At Cardiol, we believe in the application of science to develop therapies to improve the quality of life for people living with chronic inflammation, with an initial focus on heart failure.
Acute inflammation is a protective response of the body’s immune system to danger signals, including infections and damaged cells, to eliminate infection and repair damaged tissues. Inflammation leads to increased blood flow and permeability of blood vessels so that immune cells can access the site of infection or damage. Following tissue repair and elimination of the danger signal, it is vital that the initial inflammatory and reparative response be switched off. This is usually a result of the accumulated inflammatory cells undergoing cell death by apoptosis and their uptake by macrophages via efferocytosis, a process which induces an anti-inflammatory response, terminating the inflammation. A failure of this off switch results in ongoing chronic inflammation, which is seen in many disorders including heart failure.

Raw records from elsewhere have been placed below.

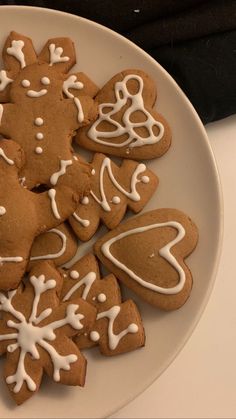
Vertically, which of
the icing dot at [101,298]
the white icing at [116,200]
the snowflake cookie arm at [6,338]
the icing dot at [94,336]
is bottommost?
the snowflake cookie arm at [6,338]

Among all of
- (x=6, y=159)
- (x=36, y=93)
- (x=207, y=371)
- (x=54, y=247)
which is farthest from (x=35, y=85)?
(x=207, y=371)

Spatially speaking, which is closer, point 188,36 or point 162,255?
point 162,255

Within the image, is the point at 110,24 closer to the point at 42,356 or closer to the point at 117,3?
the point at 117,3

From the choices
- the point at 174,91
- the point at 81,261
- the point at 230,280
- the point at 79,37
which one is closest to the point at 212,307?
the point at 230,280

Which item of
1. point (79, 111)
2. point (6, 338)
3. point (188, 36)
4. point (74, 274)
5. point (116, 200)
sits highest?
point (188, 36)

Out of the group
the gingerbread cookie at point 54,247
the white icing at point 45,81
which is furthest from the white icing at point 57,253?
the white icing at point 45,81

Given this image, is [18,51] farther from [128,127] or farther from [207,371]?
[207,371]

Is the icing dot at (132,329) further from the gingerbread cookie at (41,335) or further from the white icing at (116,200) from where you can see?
the white icing at (116,200)
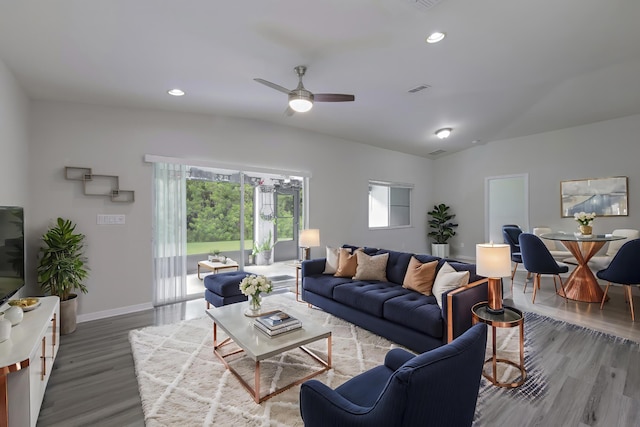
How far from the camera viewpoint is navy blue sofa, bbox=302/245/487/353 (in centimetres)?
267

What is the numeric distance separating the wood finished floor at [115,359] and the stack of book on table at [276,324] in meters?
0.99

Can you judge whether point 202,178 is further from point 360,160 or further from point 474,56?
point 474,56

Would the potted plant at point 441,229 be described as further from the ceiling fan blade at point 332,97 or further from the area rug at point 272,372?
the ceiling fan blade at point 332,97

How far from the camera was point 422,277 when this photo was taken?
3379 millimetres

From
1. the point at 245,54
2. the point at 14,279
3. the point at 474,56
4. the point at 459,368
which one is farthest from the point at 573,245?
the point at 14,279

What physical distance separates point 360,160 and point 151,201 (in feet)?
14.1

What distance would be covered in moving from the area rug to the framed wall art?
3.48 meters

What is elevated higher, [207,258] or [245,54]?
[245,54]

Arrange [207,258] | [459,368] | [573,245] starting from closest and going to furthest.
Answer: [459,368], [573,245], [207,258]

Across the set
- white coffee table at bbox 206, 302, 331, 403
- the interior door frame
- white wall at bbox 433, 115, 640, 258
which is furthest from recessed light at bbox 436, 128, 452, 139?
white coffee table at bbox 206, 302, 331, 403

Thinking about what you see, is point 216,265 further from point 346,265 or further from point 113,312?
point 346,265

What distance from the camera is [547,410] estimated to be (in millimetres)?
2088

One of the factors predisposing people to heart failure is older age. It is widely recognized that ageing is associated with an increase in low grade background inflammation, which, in turn, appears to result from a failure of efferocytosis of apoptotic cells. The effect of chronic inflammation in the heart is an increase in cell death of cardiomyocytes (heart muscle cells) and increased fibrogenesis (the laying down of scar tissue). The result is reduced heart function due to the weakening and stiffening of the heart muscle.
The rationale for using cannabidiol to treat patients with inflammatory heart conditions is based on extensive pre-clinical investigations by Cardiol and others in models of cardiovascular inflammation which have demonstrated that cannabidiol has significant anti-inflammatory and anti-fibrotic activity, as well as anti-ischemic, and anti-arrhythmic action, and that it improves myocardial function in models of heart failure. In pre-clinical models of cardiac injury, cannabidiol was shown to be cardio-protective by reducing cardiac hypertrophy, fibrosis, and the production of certain re-modelling markers, such as cardiac B-type Natriuretic Peptide (BNP), which is typically elevated in patients with heart failure. These data were accepted for presentation at the American College of Cardiology’s 69th Annual Scientific Session held virtually on March 28 – 30, 2020.